Feriez-vous l’éloge du polythéisme ?

Je souhaite seulement qu’on ne confonde pas le fétiche et le dieu. Le polythéiste ou l’animiste n’ignore nullement que ses amulettes sont faites de main d’hommes : il ne les prend pas pour des témoignages d’une révélation, mais comme les outils d’une pratique déterminée. Ainsi, pour connaître les émotions psychiques qui nous assaillent, il parlera des esprits, tandis que nous les Modernes, nous en remettrons à la psychologie, au divan, aux médicaments, à la télé réalité… Ce sont des fétiches, dans le bon sens du terme : des médiations non pour connaitre mais pour survivre. Nous avons besoin de médiations et l’exemple de la politique le montre également. L’exercice de la politique passe par la discussion et nécessite une infinité de transactions, d’arrangements, d’à peu près. La modernité lui oppose l’exigence d’un seul type de vérité, incarnée ici par l’appel préalable à l’expert indiscutable (à ne pas confondre avec le chercheur qui, lui, produit l’indiscutable en fin de course). Commencer par l’indiscutable, ce n’est plus de la politique…

Que faire ?

La crise écologique a brisé l’illusion qu’il existerait un arbitre capable de donner un sens universel et indiscutable à notre présence sur terre. Le monothéisme est en train de céder la place au « monogéisme », selon le mot forgé par le philosophe allemand Peter Sloterdijk : nous découvrons qu’il n’y a qu’une seule terre et qu’aucun Dieu unique ni aucune rationalité ne peut nous dire comment la sauver.
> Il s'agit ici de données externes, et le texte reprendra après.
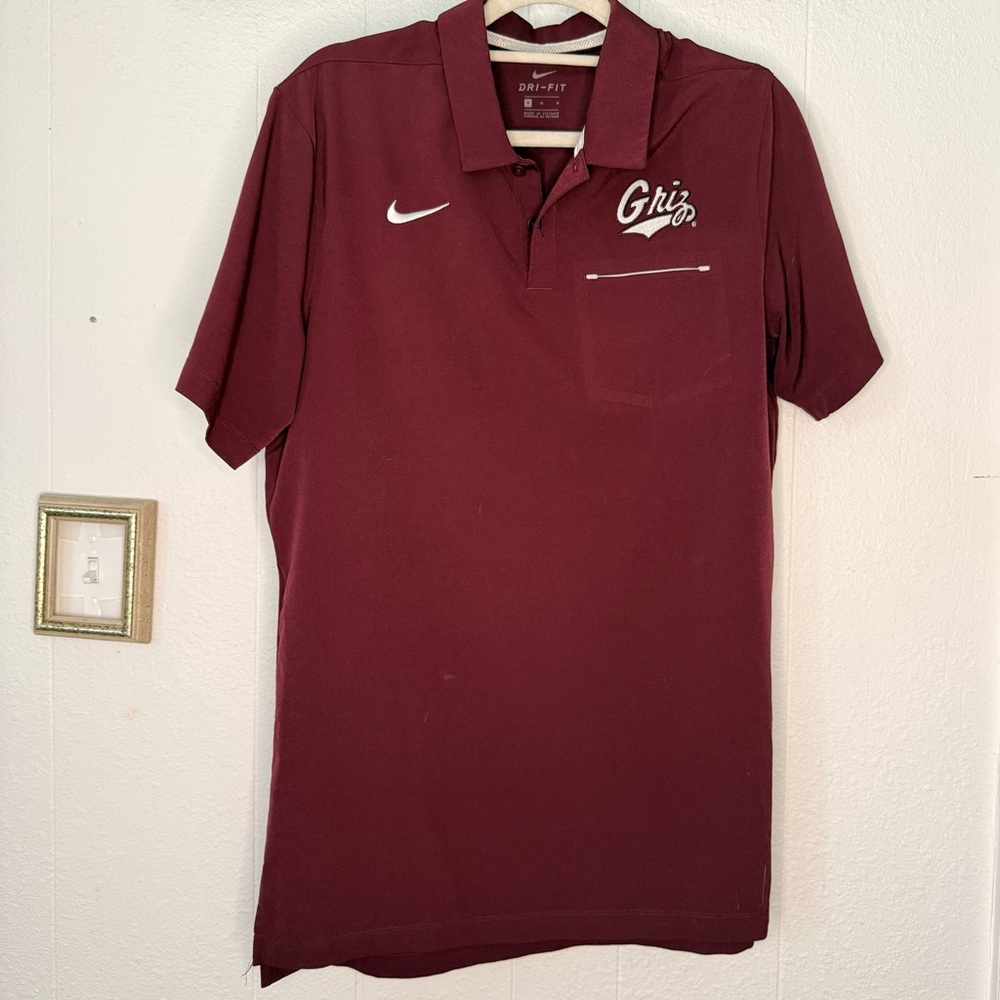 Nike Maroon Griz Dri-FIT Polo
Débarrassés du Dieu vertical, nous devons inventer de nouvelles médiations, des divinités horizontales. L’histoire redevient intéressante !

N’est-ce pas cela, le retour du religieux ?
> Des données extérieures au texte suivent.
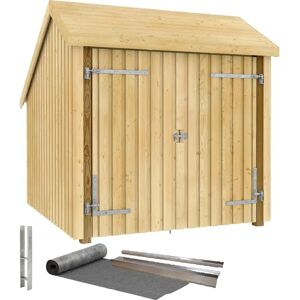 Gartenhaus PLUS Fahrradunterstand - Holz, Natur, Doppeltür Gartenhaus PLUS Fahrradunterstand - Holz, Natur, Doppeltür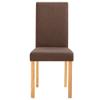 vidaXL 4-Piece Dining Chairs - Elegant and Comfortable Brown Fabric Upholstered Dining Room Seats with Solid Wood Frame. view 4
Non, si vous entendez par là les fondamentalismes qui traversent les trois monothéismes et qui, contrairement aux apparences, sont des phénomènes profondément modernes. Là encore, il faut inverser notre perception. Les religions, même monothéistes, n’ont pas attendu les athées pour mesurer le caractère fabriqué de leurs rites. Elles en avaient une pleine conscience, connaissaient leur fragilité et savaient que, pour durer, elles devaient constamment se renouveler et construire des médiations. D’où leur passion pour l’exégèse, qui permettait un flux permanent d’inventions. Le fondamentaliste, lui, s’est laissé convaincre par la modernité qu’une religion fabriquée est forcément fausse. S’il veut continuer de croire, il n’a qu’une solution : prouver que son culte n’est pas fabriqué, mais qu’il obéit à des lois sacrées, auxquelles il ne sera dès lors plus question de toucher. Le fondamentalisme appartient pleinement à l’ère moderne en train de s’achever et ce n’est sûrement pas lui qui nous aidera à comprendre le monde nouveau qui nous attend.

 Recueilli par Eric Aeschimann
paru dans le Nouvel Observateur

 Sociologue et philosophe, Bruno Latour vient de publier « Enquête sur les modes d’existence » (éditions La Découverte). Il a également été le directeur scientifique de Sciences Po pendant cinq ans.